You Can’t Build a Brand Strategy on Distrust
It would be nice to if the lack of trust customers have in brands was a short term trend, or even better, just a feeling. As brand strategists and content strategists, this would make our jobs a lot easier. We could wait it out, or make small tweaks to our strategies. Unfortunately, the evidence isn’t just anecdotal.
For nearly two decades the public relations firm Edelman has released its Edelman Trust Barometer, measuring the faith consumers have in brands, institutions, and thought leaders. The past few years have shown declining trust in institutions to do the right thing, an extreme aversion to a media, and increased dependence on individual action.
For example, the 2018 report is a bleak snapshot of how United States consumers and consumers globally feel about businesses and brands.
- Only 52 percent of global respondents expressed trust businesses.
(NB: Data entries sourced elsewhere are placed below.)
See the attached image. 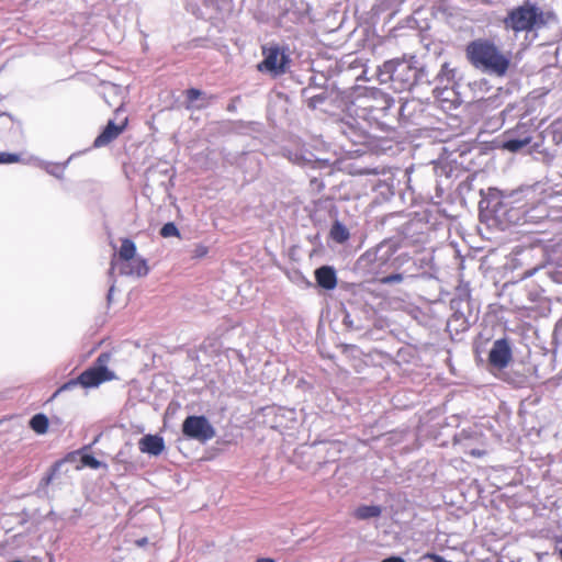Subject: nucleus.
I'll return each instance as SVG.
<instances>
[{
    "mask_svg": "<svg viewBox=\"0 0 562 562\" xmlns=\"http://www.w3.org/2000/svg\"><path fill=\"white\" fill-rule=\"evenodd\" d=\"M468 61L476 69L503 77L509 69L510 56L488 38H476L465 46Z\"/></svg>",
    "mask_w": 562,
    "mask_h": 562,
    "instance_id": "1",
    "label": "nucleus"
},
{
    "mask_svg": "<svg viewBox=\"0 0 562 562\" xmlns=\"http://www.w3.org/2000/svg\"><path fill=\"white\" fill-rule=\"evenodd\" d=\"M394 100L378 88H363L359 90L349 104V111L359 119L375 123L383 128Z\"/></svg>",
    "mask_w": 562,
    "mask_h": 562,
    "instance_id": "2",
    "label": "nucleus"
},
{
    "mask_svg": "<svg viewBox=\"0 0 562 562\" xmlns=\"http://www.w3.org/2000/svg\"><path fill=\"white\" fill-rule=\"evenodd\" d=\"M111 270H117L121 276L145 277L149 272L146 259L137 256V247L130 238H123L121 246L111 258Z\"/></svg>",
    "mask_w": 562,
    "mask_h": 562,
    "instance_id": "3",
    "label": "nucleus"
},
{
    "mask_svg": "<svg viewBox=\"0 0 562 562\" xmlns=\"http://www.w3.org/2000/svg\"><path fill=\"white\" fill-rule=\"evenodd\" d=\"M383 71L390 76L394 89L400 92L411 90L423 75L414 56L387 60L383 64Z\"/></svg>",
    "mask_w": 562,
    "mask_h": 562,
    "instance_id": "4",
    "label": "nucleus"
},
{
    "mask_svg": "<svg viewBox=\"0 0 562 562\" xmlns=\"http://www.w3.org/2000/svg\"><path fill=\"white\" fill-rule=\"evenodd\" d=\"M506 30L530 32L546 24L543 12L535 4L525 3L512 9L503 20Z\"/></svg>",
    "mask_w": 562,
    "mask_h": 562,
    "instance_id": "5",
    "label": "nucleus"
},
{
    "mask_svg": "<svg viewBox=\"0 0 562 562\" xmlns=\"http://www.w3.org/2000/svg\"><path fill=\"white\" fill-rule=\"evenodd\" d=\"M263 59L257 65L260 72H267L273 78L284 75L291 65V58L285 48L278 44L262 46Z\"/></svg>",
    "mask_w": 562,
    "mask_h": 562,
    "instance_id": "6",
    "label": "nucleus"
},
{
    "mask_svg": "<svg viewBox=\"0 0 562 562\" xmlns=\"http://www.w3.org/2000/svg\"><path fill=\"white\" fill-rule=\"evenodd\" d=\"M111 359V352H101L95 359L93 366L79 374V385L85 389H92L98 387L104 382L115 380V373L108 368Z\"/></svg>",
    "mask_w": 562,
    "mask_h": 562,
    "instance_id": "7",
    "label": "nucleus"
},
{
    "mask_svg": "<svg viewBox=\"0 0 562 562\" xmlns=\"http://www.w3.org/2000/svg\"><path fill=\"white\" fill-rule=\"evenodd\" d=\"M182 434L189 439L206 442L215 437V429L205 416L191 415L182 423Z\"/></svg>",
    "mask_w": 562,
    "mask_h": 562,
    "instance_id": "8",
    "label": "nucleus"
},
{
    "mask_svg": "<svg viewBox=\"0 0 562 562\" xmlns=\"http://www.w3.org/2000/svg\"><path fill=\"white\" fill-rule=\"evenodd\" d=\"M535 132L531 124L519 123L515 128L505 133L502 147L510 153H517L531 143Z\"/></svg>",
    "mask_w": 562,
    "mask_h": 562,
    "instance_id": "9",
    "label": "nucleus"
},
{
    "mask_svg": "<svg viewBox=\"0 0 562 562\" xmlns=\"http://www.w3.org/2000/svg\"><path fill=\"white\" fill-rule=\"evenodd\" d=\"M512 358L513 352L508 340L506 338L495 340L488 352L490 364L502 370L509 364Z\"/></svg>",
    "mask_w": 562,
    "mask_h": 562,
    "instance_id": "10",
    "label": "nucleus"
},
{
    "mask_svg": "<svg viewBox=\"0 0 562 562\" xmlns=\"http://www.w3.org/2000/svg\"><path fill=\"white\" fill-rule=\"evenodd\" d=\"M127 123V117H125L121 124L109 121L103 131L95 137L93 147L101 148L108 146L125 131Z\"/></svg>",
    "mask_w": 562,
    "mask_h": 562,
    "instance_id": "11",
    "label": "nucleus"
},
{
    "mask_svg": "<svg viewBox=\"0 0 562 562\" xmlns=\"http://www.w3.org/2000/svg\"><path fill=\"white\" fill-rule=\"evenodd\" d=\"M317 284L325 290H334L337 285L336 271L330 266H322L315 270Z\"/></svg>",
    "mask_w": 562,
    "mask_h": 562,
    "instance_id": "12",
    "label": "nucleus"
},
{
    "mask_svg": "<svg viewBox=\"0 0 562 562\" xmlns=\"http://www.w3.org/2000/svg\"><path fill=\"white\" fill-rule=\"evenodd\" d=\"M138 446L142 452L153 456H159L165 449L162 437L157 435H145L140 438Z\"/></svg>",
    "mask_w": 562,
    "mask_h": 562,
    "instance_id": "13",
    "label": "nucleus"
},
{
    "mask_svg": "<svg viewBox=\"0 0 562 562\" xmlns=\"http://www.w3.org/2000/svg\"><path fill=\"white\" fill-rule=\"evenodd\" d=\"M383 248L381 246L376 247L375 249L368 250L363 256L362 259L367 262L371 263V270L375 271L378 269L383 268L387 262L390 261L392 254L390 251L382 252Z\"/></svg>",
    "mask_w": 562,
    "mask_h": 562,
    "instance_id": "14",
    "label": "nucleus"
},
{
    "mask_svg": "<svg viewBox=\"0 0 562 562\" xmlns=\"http://www.w3.org/2000/svg\"><path fill=\"white\" fill-rule=\"evenodd\" d=\"M382 514V507L379 505H360L353 512V517L358 520H368L378 518Z\"/></svg>",
    "mask_w": 562,
    "mask_h": 562,
    "instance_id": "15",
    "label": "nucleus"
},
{
    "mask_svg": "<svg viewBox=\"0 0 562 562\" xmlns=\"http://www.w3.org/2000/svg\"><path fill=\"white\" fill-rule=\"evenodd\" d=\"M352 144L367 146L370 144L371 136L368 132L358 131L355 126H348L344 132Z\"/></svg>",
    "mask_w": 562,
    "mask_h": 562,
    "instance_id": "16",
    "label": "nucleus"
},
{
    "mask_svg": "<svg viewBox=\"0 0 562 562\" xmlns=\"http://www.w3.org/2000/svg\"><path fill=\"white\" fill-rule=\"evenodd\" d=\"M48 418L44 414H36L34 415L30 420V427L32 430H34L36 434L43 435L46 434L48 430Z\"/></svg>",
    "mask_w": 562,
    "mask_h": 562,
    "instance_id": "17",
    "label": "nucleus"
},
{
    "mask_svg": "<svg viewBox=\"0 0 562 562\" xmlns=\"http://www.w3.org/2000/svg\"><path fill=\"white\" fill-rule=\"evenodd\" d=\"M330 235L333 239H335L338 243H344L349 238V232L348 229L340 223L336 222L331 229Z\"/></svg>",
    "mask_w": 562,
    "mask_h": 562,
    "instance_id": "18",
    "label": "nucleus"
},
{
    "mask_svg": "<svg viewBox=\"0 0 562 562\" xmlns=\"http://www.w3.org/2000/svg\"><path fill=\"white\" fill-rule=\"evenodd\" d=\"M60 464H61V461H57V462H55L50 467V469L47 472V474L45 476H43L42 480H41V485L42 486H48L52 483V481L54 480L55 475L59 471Z\"/></svg>",
    "mask_w": 562,
    "mask_h": 562,
    "instance_id": "19",
    "label": "nucleus"
},
{
    "mask_svg": "<svg viewBox=\"0 0 562 562\" xmlns=\"http://www.w3.org/2000/svg\"><path fill=\"white\" fill-rule=\"evenodd\" d=\"M160 235L162 237L180 236V232L173 223H166L161 229Z\"/></svg>",
    "mask_w": 562,
    "mask_h": 562,
    "instance_id": "20",
    "label": "nucleus"
},
{
    "mask_svg": "<svg viewBox=\"0 0 562 562\" xmlns=\"http://www.w3.org/2000/svg\"><path fill=\"white\" fill-rule=\"evenodd\" d=\"M21 160L19 154L0 151V165L16 164Z\"/></svg>",
    "mask_w": 562,
    "mask_h": 562,
    "instance_id": "21",
    "label": "nucleus"
},
{
    "mask_svg": "<svg viewBox=\"0 0 562 562\" xmlns=\"http://www.w3.org/2000/svg\"><path fill=\"white\" fill-rule=\"evenodd\" d=\"M209 254V247L203 244H196L191 252L192 259L204 258Z\"/></svg>",
    "mask_w": 562,
    "mask_h": 562,
    "instance_id": "22",
    "label": "nucleus"
},
{
    "mask_svg": "<svg viewBox=\"0 0 562 562\" xmlns=\"http://www.w3.org/2000/svg\"><path fill=\"white\" fill-rule=\"evenodd\" d=\"M81 463L91 469H99L101 465V462L91 454H83L81 457Z\"/></svg>",
    "mask_w": 562,
    "mask_h": 562,
    "instance_id": "23",
    "label": "nucleus"
},
{
    "mask_svg": "<svg viewBox=\"0 0 562 562\" xmlns=\"http://www.w3.org/2000/svg\"><path fill=\"white\" fill-rule=\"evenodd\" d=\"M401 281H403V276L401 273H393L380 279V283L382 284L398 283Z\"/></svg>",
    "mask_w": 562,
    "mask_h": 562,
    "instance_id": "24",
    "label": "nucleus"
},
{
    "mask_svg": "<svg viewBox=\"0 0 562 562\" xmlns=\"http://www.w3.org/2000/svg\"><path fill=\"white\" fill-rule=\"evenodd\" d=\"M79 384V375L76 379H71L70 381L63 384L54 394V397L57 396L59 393L70 390Z\"/></svg>",
    "mask_w": 562,
    "mask_h": 562,
    "instance_id": "25",
    "label": "nucleus"
},
{
    "mask_svg": "<svg viewBox=\"0 0 562 562\" xmlns=\"http://www.w3.org/2000/svg\"><path fill=\"white\" fill-rule=\"evenodd\" d=\"M202 95V91L195 88H190L186 91V97L189 102L198 100Z\"/></svg>",
    "mask_w": 562,
    "mask_h": 562,
    "instance_id": "26",
    "label": "nucleus"
},
{
    "mask_svg": "<svg viewBox=\"0 0 562 562\" xmlns=\"http://www.w3.org/2000/svg\"><path fill=\"white\" fill-rule=\"evenodd\" d=\"M424 558L425 559H429L432 562H450V561L445 560L441 555H438L436 553H426L424 555Z\"/></svg>",
    "mask_w": 562,
    "mask_h": 562,
    "instance_id": "27",
    "label": "nucleus"
},
{
    "mask_svg": "<svg viewBox=\"0 0 562 562\" xmlns=\"http://www.w3.org/2000/svg\"><path fill=\"white\" fill-rule=\"evenodd\" d=\"M469 454L472 457H475V458H481L484 456V451L479 450V449H473L469 452Z\"/></svg>",
    "mask_w": 562,
    "mask_h": 562,
    "instance_id": "28",
    "label": "nucleus"
},
{
    "mask_svg": "<svg viewBox=\"0 0 562 562\" xmlns=\"http://www.w3.org/2000/svg\"><path fill=\"white\" fill-rule=\"evenodd\" d=\"M382 562H405L401 557H390L384 559Z\"/></svg>",
    "mask_w": 562,
    "mask_h": 562,
    "instance_id": "29",
    "label": "nucleus"
},
{
    "mask_svg": "<svg viewBox=\"0 0 562 562\" xmlns=\"http://www.w3.org/2000/svg\"><path fill=\"white\" fill-rule=\"evenodd\" d=\"M147 543H148V539H147L146 537H143V538L137 539V540L135 541V544H136L137 547H145Z\"/></svg>",
    "mask_w": 562,
    "mask_h": 562,
    "instance_id": "30",
    "label": "nucleus"
},
{
    "mask_svg": "<svg viewBox=\"0 0 562 562\" xmlns=\"http://www.w3.org/2000/svg\"><path fill=\"white\" fill-rule=\"evenodd\" d=\"M555 542L557 543H562V537H558L555 539ZM558 554H559L560 559L562 560V548L558 549Z\"/></svg>",
    "mask_w": 562,
    "mask_h": 562,
    "instance_id": "31",
    "label": "nucleus"
},
{
    "mask_svg": "<svg viewBox=\"0 0 562 562\" xmlns=\"http://www.w3.org/2000/svg\"><path fill=\"white\" fill-rule=\"evenodd\" d=\"M256 562H276V561L270 558H259Z\"/></svg>",
    "mask_w": 562,
    "mask_h": 562,
    "instance_id": "32",
    "label": "nucleus"
},
{
    "mask_svg": "<svg viewBox=\"0 0 562 562\" xmlns=\"http://www.w3.org/2000/svg\"><path fill=\"white\" fill-rule=\"evenodd\" d=\"M234 110V106L233 105H229L228 106V111H233Z\"/></svg>",
    "mask_w": 562,
    "mask_h": 562,
    "instance_id": "33",
    "label": "nucleus"
}]
</instances>
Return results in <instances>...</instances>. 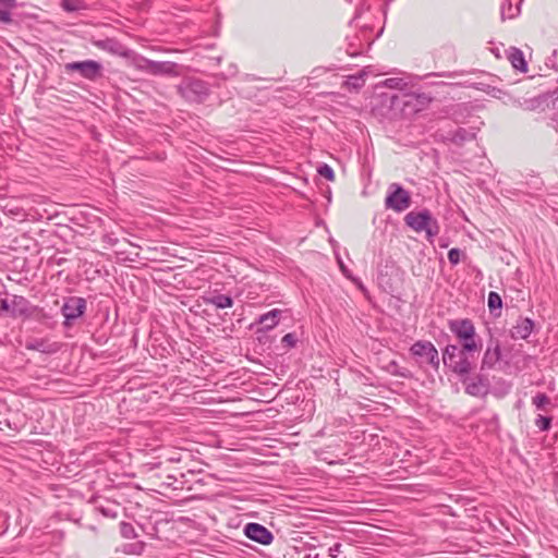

- In the US, only 48 percent of respondents expressed trust businesses, down from 58 percent in 2017.
- Financial services (54 percent) are seen as the least trusted brands along with consumer packaged goods (60 percent) and automotive brands (62 percent).
It’s findings like these that led CEO Richard Edelman to say that “the United States is enduring an unprecedented crisis of trust,” in his executive summary. They’re also a warning shot across the bow of brands hoping to connect authentically with consumers. Don’t take their skepticism for granted.
You Can’t Trick Consumers, So Just Be Yourself
There may have been a time where consumers could be spoon fed the brand truths you wanted, but not anymore. These days your audience is hip to how marketing and advertising works. They understand when you’re trying to influence them and when you are pandering. A slick or gimmicky brand strategy won’t work anymore, you need a brand strategy that is authentic and genuine.
Take a look at these statistics from a survey by Sprout Social. They depict just how decisive consumers are, not only in their purchasing decisions but in who they will let speak with them. Only authentic and honest brands make the cut.
- Nearly 70 percent of social media users are irritated by the use of inappropriate jargon or slang by brands.
- 51 percent of those surveyed would unfollow a brand that they found annoying on social.
- 23 percent would go so far as to vow to never buy the brand’s products again.
While those statistics speak strictly to social, they paint a pretty clear picture that consumers have had it with brands pretending to be something they are not.
Too often brands will position themselves based on a perceived “brand responsibility”. They throw themselves behind causes in order to score points with consumers. There are some examples where this has worked, but it can just as equally ring hollow. Instead, brands should follow this advice from Peter Minimum.
“To understand a brand’s purpose, look no further than the consumer needs it fills and the qualities that drive consumers to choose it over competitors. It is tempting to conflate purpose with the broader concept of social responsibility, but this equation is overly general and is most often unaligned with the perceived role of the brand in society and the marketplace.”
For brand strategists, this thinking is all too familiar. It’s a back to basics brand strategy, free of the gimmicks and derivative ploys clients think will save them. It's a simple message, just be your self and do what you do best. If you can do so earnestly, honestly, and authentically, then the rest should fall into place.